Not every country wanted peace. The Dutch wanted the islands in the Caribbean back that the British had taken and the British wanted to preserve their colonial possessions. France wanted to keep seizing British islands in the Caribbean and re-coup its colonies in India. Spain wanted to take Gibraltar back and along with the French, began an assault on the British fortress in June 1779 that continued until the French and Spanish gave up on February 7th, 1783.

As a result it took not one, but several treaties known as the Peace of Paris to get the warring parties to stop shooting at each other. We – the United States – got what we wanted – independence and recognition as stated in Article 1 of the treaty. It is the only article of the treaty still in force today. Most significant was that one clause gave the United States all the vaguely defined British owned (claimed) land from the Atlantic to the Mississippi south of Canada and north of Spanish owned Florida.

This large tract of land set the stage for the westward territorial expansion of the U.S. setting the stage for an intermittent war with the Native American tribes who lived on this newly acquired territory as well as other acquisitions of land. that lasted until 1924. No American leader believed that we would fight the Indians for 141 years!

Unintended consequence #2 is the French Revolution. Historians debate the effect the American Revolution on France where the monarchy was extremely unpopular, the majority of the population was impoverished, overtaxed and civil liberties as we know them were non-existent. In 1789, six years after the Treaty of Paris was signed, the French Revolution began. One has to believe that the American Revolution had an effect.

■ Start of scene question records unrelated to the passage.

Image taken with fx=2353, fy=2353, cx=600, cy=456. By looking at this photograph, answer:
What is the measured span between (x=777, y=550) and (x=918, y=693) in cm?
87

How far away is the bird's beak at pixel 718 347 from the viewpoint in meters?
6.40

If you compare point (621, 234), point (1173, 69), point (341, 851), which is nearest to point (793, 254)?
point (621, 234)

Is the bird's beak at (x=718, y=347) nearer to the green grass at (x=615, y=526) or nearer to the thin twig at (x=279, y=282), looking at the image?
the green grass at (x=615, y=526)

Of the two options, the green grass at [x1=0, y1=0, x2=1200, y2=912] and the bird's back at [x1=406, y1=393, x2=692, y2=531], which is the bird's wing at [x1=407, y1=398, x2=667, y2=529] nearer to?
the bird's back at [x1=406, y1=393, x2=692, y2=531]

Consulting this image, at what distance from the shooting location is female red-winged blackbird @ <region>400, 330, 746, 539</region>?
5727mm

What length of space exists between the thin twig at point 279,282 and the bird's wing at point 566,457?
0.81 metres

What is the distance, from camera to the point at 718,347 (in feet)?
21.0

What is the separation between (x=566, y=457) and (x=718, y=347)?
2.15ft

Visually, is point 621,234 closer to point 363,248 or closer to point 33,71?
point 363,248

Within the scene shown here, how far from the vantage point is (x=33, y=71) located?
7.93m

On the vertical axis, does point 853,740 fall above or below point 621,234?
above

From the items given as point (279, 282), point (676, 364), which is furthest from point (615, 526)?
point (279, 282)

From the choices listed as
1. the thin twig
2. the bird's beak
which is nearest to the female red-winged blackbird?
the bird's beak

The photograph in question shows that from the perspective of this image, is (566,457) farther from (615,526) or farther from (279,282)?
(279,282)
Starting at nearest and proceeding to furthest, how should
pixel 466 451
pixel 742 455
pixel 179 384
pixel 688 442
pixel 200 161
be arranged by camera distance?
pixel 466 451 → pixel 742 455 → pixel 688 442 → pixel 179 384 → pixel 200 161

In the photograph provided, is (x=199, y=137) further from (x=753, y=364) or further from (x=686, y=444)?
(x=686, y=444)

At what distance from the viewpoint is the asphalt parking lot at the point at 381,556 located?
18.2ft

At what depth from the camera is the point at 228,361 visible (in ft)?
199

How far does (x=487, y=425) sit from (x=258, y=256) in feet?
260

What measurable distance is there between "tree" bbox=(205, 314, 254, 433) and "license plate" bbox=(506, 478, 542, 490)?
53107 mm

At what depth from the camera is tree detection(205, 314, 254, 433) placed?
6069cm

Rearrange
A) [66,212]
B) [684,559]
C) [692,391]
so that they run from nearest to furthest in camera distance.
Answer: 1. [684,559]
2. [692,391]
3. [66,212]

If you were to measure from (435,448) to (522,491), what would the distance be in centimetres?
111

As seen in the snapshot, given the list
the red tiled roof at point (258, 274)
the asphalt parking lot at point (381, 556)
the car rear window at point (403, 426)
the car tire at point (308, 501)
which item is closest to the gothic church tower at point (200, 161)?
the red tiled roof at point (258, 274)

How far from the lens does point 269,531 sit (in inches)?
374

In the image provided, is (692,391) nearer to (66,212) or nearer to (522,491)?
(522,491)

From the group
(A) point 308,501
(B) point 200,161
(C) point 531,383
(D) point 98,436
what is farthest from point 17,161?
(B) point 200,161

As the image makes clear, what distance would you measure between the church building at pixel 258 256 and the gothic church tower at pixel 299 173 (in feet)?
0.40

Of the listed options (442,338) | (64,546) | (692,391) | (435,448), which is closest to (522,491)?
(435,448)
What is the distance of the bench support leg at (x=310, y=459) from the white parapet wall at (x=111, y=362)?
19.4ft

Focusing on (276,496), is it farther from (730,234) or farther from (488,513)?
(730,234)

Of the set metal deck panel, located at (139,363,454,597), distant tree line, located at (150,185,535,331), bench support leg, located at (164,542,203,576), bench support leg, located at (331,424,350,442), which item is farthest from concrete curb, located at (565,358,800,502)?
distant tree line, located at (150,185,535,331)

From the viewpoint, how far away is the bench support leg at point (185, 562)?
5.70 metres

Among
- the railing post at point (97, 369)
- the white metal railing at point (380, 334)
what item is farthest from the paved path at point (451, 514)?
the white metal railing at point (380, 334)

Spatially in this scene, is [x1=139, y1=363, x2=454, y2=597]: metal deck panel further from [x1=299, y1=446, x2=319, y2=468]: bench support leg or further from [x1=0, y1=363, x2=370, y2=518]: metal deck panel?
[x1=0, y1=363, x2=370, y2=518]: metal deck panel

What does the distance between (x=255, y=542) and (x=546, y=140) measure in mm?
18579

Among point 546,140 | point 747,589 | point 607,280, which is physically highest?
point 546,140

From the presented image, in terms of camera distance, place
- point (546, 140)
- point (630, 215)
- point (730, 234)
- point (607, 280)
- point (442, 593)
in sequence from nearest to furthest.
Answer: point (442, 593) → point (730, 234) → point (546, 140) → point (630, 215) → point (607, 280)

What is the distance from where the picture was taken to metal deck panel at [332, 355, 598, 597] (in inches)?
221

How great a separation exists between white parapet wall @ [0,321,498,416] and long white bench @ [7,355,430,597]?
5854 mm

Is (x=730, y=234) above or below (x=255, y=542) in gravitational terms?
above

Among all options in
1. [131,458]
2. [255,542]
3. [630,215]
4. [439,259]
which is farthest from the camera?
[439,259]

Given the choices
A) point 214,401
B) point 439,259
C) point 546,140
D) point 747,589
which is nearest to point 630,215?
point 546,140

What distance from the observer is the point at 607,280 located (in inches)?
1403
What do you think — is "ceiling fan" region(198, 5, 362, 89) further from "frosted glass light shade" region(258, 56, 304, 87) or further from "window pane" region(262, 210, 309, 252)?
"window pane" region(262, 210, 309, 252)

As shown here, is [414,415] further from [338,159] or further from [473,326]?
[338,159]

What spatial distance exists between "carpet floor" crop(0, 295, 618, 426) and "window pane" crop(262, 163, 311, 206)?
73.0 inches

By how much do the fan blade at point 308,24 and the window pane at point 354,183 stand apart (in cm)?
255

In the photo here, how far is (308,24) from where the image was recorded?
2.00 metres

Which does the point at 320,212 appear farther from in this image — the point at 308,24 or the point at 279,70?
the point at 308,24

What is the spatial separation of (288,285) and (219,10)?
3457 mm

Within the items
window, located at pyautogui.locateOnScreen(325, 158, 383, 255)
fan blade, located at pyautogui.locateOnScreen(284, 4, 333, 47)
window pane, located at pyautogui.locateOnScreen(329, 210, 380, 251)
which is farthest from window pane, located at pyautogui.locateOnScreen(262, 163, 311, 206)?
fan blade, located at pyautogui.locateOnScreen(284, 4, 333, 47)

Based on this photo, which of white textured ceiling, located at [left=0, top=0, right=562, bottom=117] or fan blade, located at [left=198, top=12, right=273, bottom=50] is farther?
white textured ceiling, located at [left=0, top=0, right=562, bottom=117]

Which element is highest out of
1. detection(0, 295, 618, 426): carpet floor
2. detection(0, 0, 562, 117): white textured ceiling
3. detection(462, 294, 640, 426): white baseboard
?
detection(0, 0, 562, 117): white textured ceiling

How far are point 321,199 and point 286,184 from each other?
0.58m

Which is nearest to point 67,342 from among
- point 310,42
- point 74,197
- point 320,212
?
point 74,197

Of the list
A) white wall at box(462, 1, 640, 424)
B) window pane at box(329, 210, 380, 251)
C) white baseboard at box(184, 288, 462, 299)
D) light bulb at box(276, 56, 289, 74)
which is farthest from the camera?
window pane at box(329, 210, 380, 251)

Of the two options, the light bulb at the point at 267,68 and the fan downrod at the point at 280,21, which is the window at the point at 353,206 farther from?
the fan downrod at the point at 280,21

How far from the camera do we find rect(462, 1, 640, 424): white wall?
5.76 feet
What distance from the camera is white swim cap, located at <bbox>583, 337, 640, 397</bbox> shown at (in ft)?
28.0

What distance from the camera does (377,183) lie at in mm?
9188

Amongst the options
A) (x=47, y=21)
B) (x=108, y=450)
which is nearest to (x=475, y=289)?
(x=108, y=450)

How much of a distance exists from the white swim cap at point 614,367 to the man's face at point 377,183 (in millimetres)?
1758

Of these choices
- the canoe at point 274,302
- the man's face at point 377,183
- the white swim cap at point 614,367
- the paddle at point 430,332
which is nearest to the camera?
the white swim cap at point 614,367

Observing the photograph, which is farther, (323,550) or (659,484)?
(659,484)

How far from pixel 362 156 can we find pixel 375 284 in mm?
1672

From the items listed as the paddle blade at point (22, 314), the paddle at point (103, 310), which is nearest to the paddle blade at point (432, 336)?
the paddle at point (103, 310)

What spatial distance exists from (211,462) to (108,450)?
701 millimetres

In England, after Cornwallis’s surrender, the dominos began to fall and is unintended consequence #3. The First Lord of the Admiralty, Lord Sandwich narrowly avoided being fired over the Royal Navy’s performance. Lord North’s government received a vote of no confidence and Lord Shelburne wanted to try him for his conduct of the war.

Shelbourne, supposedly friendly with Benjamin Franklin, was on record for saying that “he would never consent, under any possible given circumstances, to acknowledge the independency of America” This led to the creation of a coalition government with Lord Rockingham as Prime Minister and Charles Fox as Foreign Secretary. George III hated Rockingham and Fox hated Rockingham, so one can only wonder what the cabinet meetings must have been like.

The French, Dutch and Spanish entered the war on our side not because they were enamored with our desire for freedom, but because they wanted to take back what they lost in the Seven Years War. Their participation in the American Revolution got them nothing. In Louis XVI, it cost him his head.

However, had they not joined, we may not have become independent.